It appears that hospitals and physicians will have to give back their entire meaningful use incentive payment if CMS auditors find any errors. That means their payments for the audit period are at risk unless their electronic health records show they kept every promise they made to the government when they accepted the money, experts say.
“There is kind of like a zero-tolerance policy,” says Austin, Tex., attorney Brian Flood, with Husch Blackwell. Usually after an audit, he notes, providers refund money for the mistakes they actually made. With meaningful use audits, “if you fail to document your security risk assessment but otherwise operated with a certified EHR system and documented everything else properly, they want all the money back.” That kind of all-or-nothing approach is tempting providers to forgo incentive payments, Flood says. “Some of my clients are withdrawing from the EHR meaningful use program,” he says.
However, CMS evidently won’t penalize providers for typos and other trivial errors in their documentation.
Incentives for meaningful use of EHRs are a creature of the HITECH Act in the 2009 stimulus law. Hospitals and physicians started receiving Medicare or Medicaid bonuses for using certified EHR technology in 2011 and will get around $20 billion over five years. The meaningful use incentive program requires hospitals and eligible professionals (e.g., physicians) to use EHRs to improve patient safety, quality of care and patient-provider communication. Providers must buy EHRs from vendors on the Certified Health IT Product List. If they don’t, they face a Medicare payment reduction after 2015.
Meaningful Use Funds Are at Risk
When providers accept incentives, they pledge — in signed attestations — to accomplish meaningful use objectives. There are 23 meaningful use objectives for hospitals, 18 of which must be met to qualify for the money. Of them, 13 are “core measures,” including clinical quality measures (e.g., reporting on hypertension, diabetes, heart failure), and hospitals also pick five from a list of 10 “menu set objectives” (e.g., generate lists of patients by specific conditions). Eligible professionals have to meet 19 of 24 meaningful use objectives; 14 are core, including clinical quality measurement, plus five out of 10 menu set objectives. “They are checking your answers now,” Flood says. “What appeared to be easy money isn’t.”

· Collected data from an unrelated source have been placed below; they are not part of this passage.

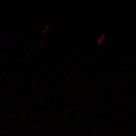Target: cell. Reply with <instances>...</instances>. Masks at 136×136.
<instances>
[{
  "mask_svg": "<svg viewBox=\"0 0 136 136\" xmlns=\"http://www.w3.org/2000/svg\"><path fill=\"white\" fill-rule=\"evenodd\" d=\"M105 36H106V34H102L99 37V38L97 39V44H99V43H101L103 40V39L105 38Z\"/></svg>",
  "mask_w": 136,
  "mask_h": 136,
  "instance_id": "obj_1",
  "label": "cell"
},
{
  "mask_svg": "<svg viewBox=\"0 0 136 136\" xmlns=\"http://www.w3.org/2000/svg\"><path fill=\"white\" fill-rule=\"evenodd\" d=\"M49 28V24H47V25L45 26L44 27V29H43V31H42V34H45V33L47 32V31H48Z\"/></svg>",
  "mask_w": 136,
  "mask_h": 136,
  "instance_id": "obj_2",
  "label": "cell"
},
{
  "mask_svg": "<svg viewBox=\"0 0 136 136\" xmlns=\"http://www.w3.org/2000/svg\"><path fill=\"white\" fill-rule=\"evenodd\" d=\"M45 44V40H40V43H39V47H43Z\"/></svg>",
  "mask_w": 136,
  "mask_h": 136,
  "instance_id": "obj_3",
  "label": "cell"
},
{
  "mask_svg": "<svg viewBox=\"0 0 136 136\" xmlns=\"http://www.w3.org/2000/svg\"><path fill=\"white\" fill-rule=\"evenodd\" d=\"M24 116H26V113H24L23 115H22V117L20 118V120H22V119L24 118Z\"/></svg>",
  "mask_w": 136,
  "mask_h": 136,
  "instance_id": "obj_4",
  "label": "cell"
},
{
  "mask_svg": "<svg viewBox=\"0 0 136 136\" xmlns=\"http://www.w3.org/2000/svg\"><path fill=\"white\" fill-rule=\"evenodd\" d=\"M9 54V51H7L6 54H5V55H4V58H6L7 56H8V55Z\"/></svg>",
  "mask_w": 136,
  "mask_h": 136,
  "instance_id": "obj_5",
  "label": "cell"
}]
</instances>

CMS hired a contractor — Figliozzi and Company of Garden City, N.Y. — to conduct the audits. “The purpose of auditing for the EHR Incentive Programs is to ensure that the attestation data submitted by providers is accurate and supports providers meeting the requirements of meaningful use,” a CMS spokesperson says. Some or all of the attestation data will be requested by the auditor. “Providers should retain a report from the certified EHR system to validate all clinical quality measure data entered during attestation, since all clinical quality measure data must be reported directly from the certified EHR system,” CMS says in a document on the audits.
Health care IT consultant Chris Apgar, president of Apgar and Associates in Portland, Ore., says the auditors are picky, like the HIPAA privacy and security auditors.
Small, medium and large hospitals and physician practices are facing audits, so there is no way to know who’s next. Recoupment letters come directly from CMS. One letter from the EHR HITECH Incentive Payment Center said a meaningful use audit had determined that “an overpayment of HITECH funds has been determined and is owed.” CMS gave the provider 30 days to repay the money, although it had the right to appeal.
“So far, more clients than not are having audit findings and owing the money back, often because they thought they met most of the core elements, but they didn’t get them all done, or they weren’t all properly documented,” he says. “If you miss a core element, they ask for all the money back.” He doubts most small and medium-sized providers will be able to keep their meaningful use money if they are audited.
Security Risk Analysis is Key
The security risk analysis is a problem area in meaningful use, Apgar and Flood say. Hospitals and physicians must attest that they conducted a risk analysis, which is a core measure as well as required by the HIPAA security regulation. “On more than one occasion where I am called to a large health system, they attested to but didn’t do a security risk analysis,” Apgar says.
Sometimes the EHR vendor screws the pooch, Apgar says. One of his physician-client’s got stuck with a system that continually updates information. Although the vendor was certified for meaningful-use EHRs, “it didn’t do its job and preserve the documentation or the attestation,” Apgar says. When the physician was audited, he was unable to prove that patients received information at discharge, as attested. The same thing happened with another of Apgar’s physician clients.
The risk of losing the entire incentive payment for the audit period based on one or a few mistakes is making some providers rethink its value, Apgar and Flood say. “Some providers realized the cost to them of the government oversight for their use of this money is too high and that it’s actually cheaper for them to invest in the technology themselves,” Flood says. As long as they adopt certified EHRs, they won’t face Medicare DRG penalties, he notes — or meaningful use audits. “You don’t have to participate in the EHR incentive program to have a qualified interoperable EHR. People misunderstand that,” Flood says. “If they would have known they’d be audited to a perfect standard, they would not have gotten into the program.”